Reputation: 1171
I want to calculate the mean for several columns and thus create a new column for the mean using dplyr
and without melting + merging.
> head(growth2)
CODE_COUNTRY CODE_PLOT IV12_ha_yr IV23_ha_yr IV34_ha_yr IV14_ha_yr IV24_ha_yr IV13_ha_yr
1 1 6 4.10 6.97 NA NA NA 4.58
2 1 17 9.88 8.75 NA NA NA 8.25
3 1 30 NA NA NA NA NA NA
4 1 37 15.43 15.07 11.89 10.00 12.09 14.33
5 1 41 20.21 15.01 14.72 11.31 13.27 17.09
6 1 46 12.64 14.36 13.65 9.07 12.47 12.36
>
I need a new column within the dataset with the mean of all the IV columns. I tried this:
growth2 %>%
group_by(CODE_COUNTRY, CODE_PLOT) %>%
summarise(IVmean=mean(IV12_ha_yr:IV13_ha_yr, na.rm=TRUE))

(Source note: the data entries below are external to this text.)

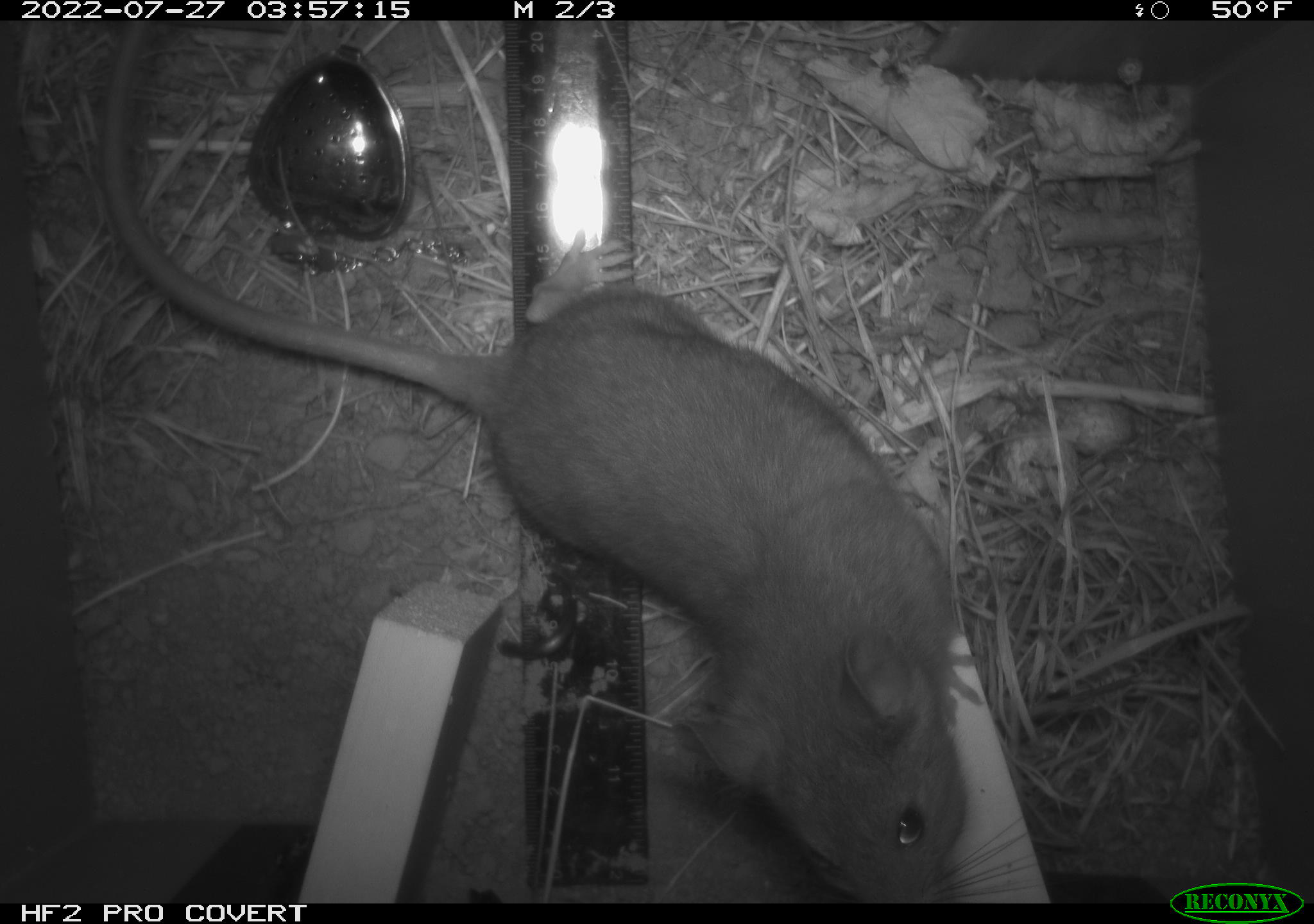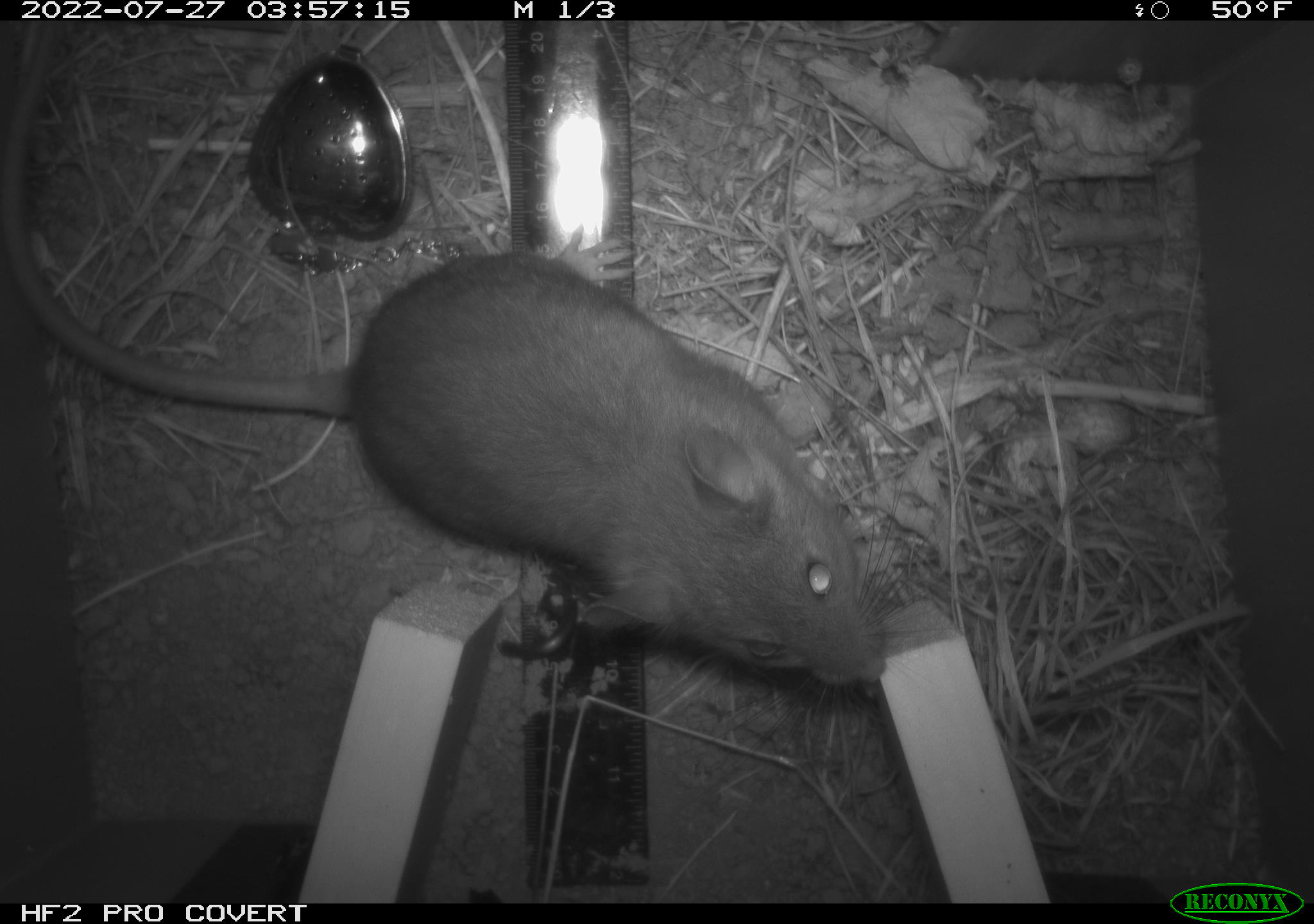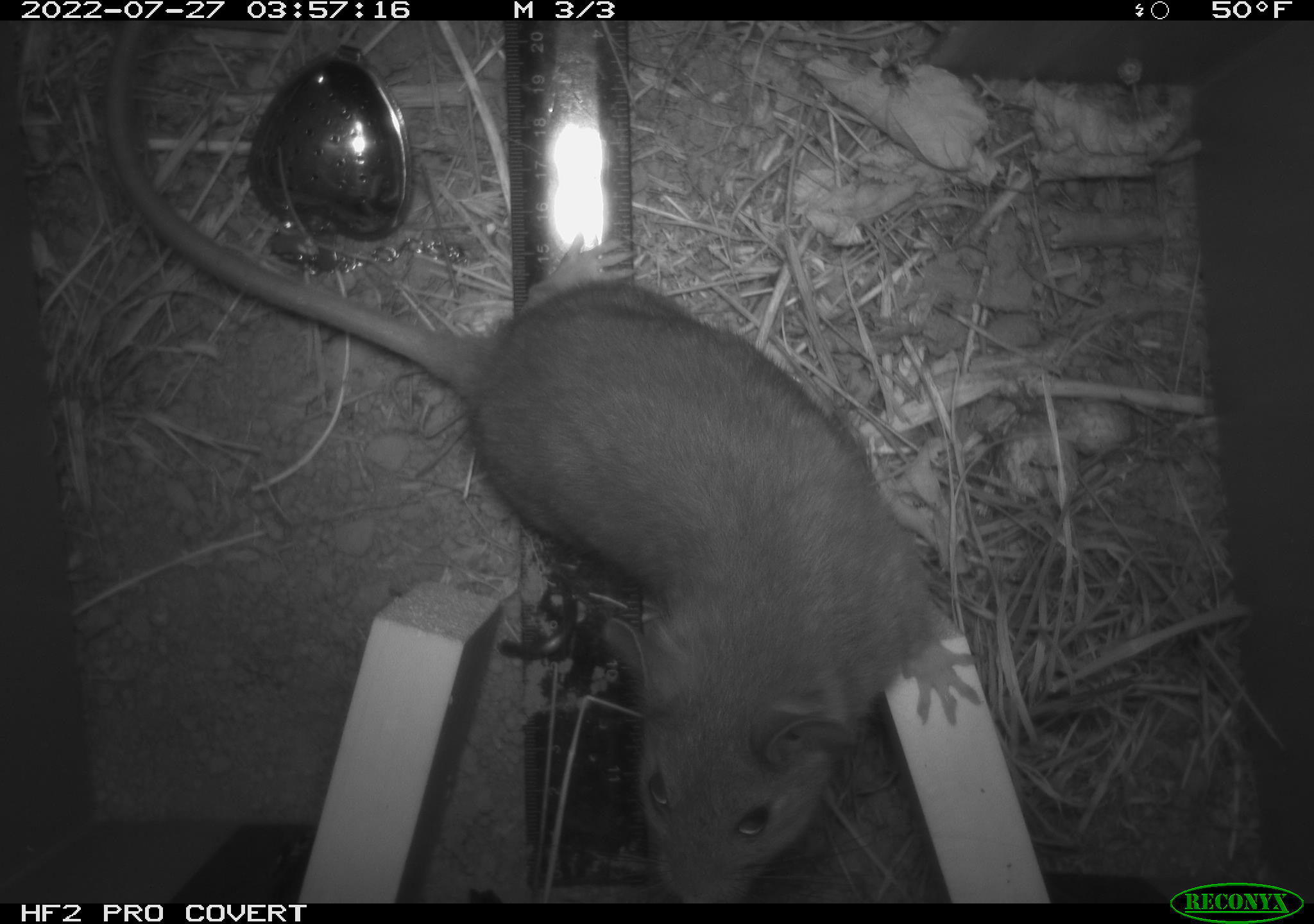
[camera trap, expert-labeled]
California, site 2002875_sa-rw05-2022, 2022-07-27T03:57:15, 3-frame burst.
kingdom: Animalia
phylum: Chordata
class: Mammalia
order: Rodentia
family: Cricetidae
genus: Neotoma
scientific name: Neotoma fuscipes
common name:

And returned several errors depending on the example used, such as:
Error in NA_real_:NA_real_ : NA/NaN argument
or
Error in if (trim > 0 && n) { : missing value where TRUE/FALSE needed
Upvotes: 39
Views: 74576
Reputation: 3690
Here is a tidyverse solution using c_across
which is designed for row-wise aggregations. With c_across
it's easy to refer to columns by name, type or position and to apply any function to the selected columns.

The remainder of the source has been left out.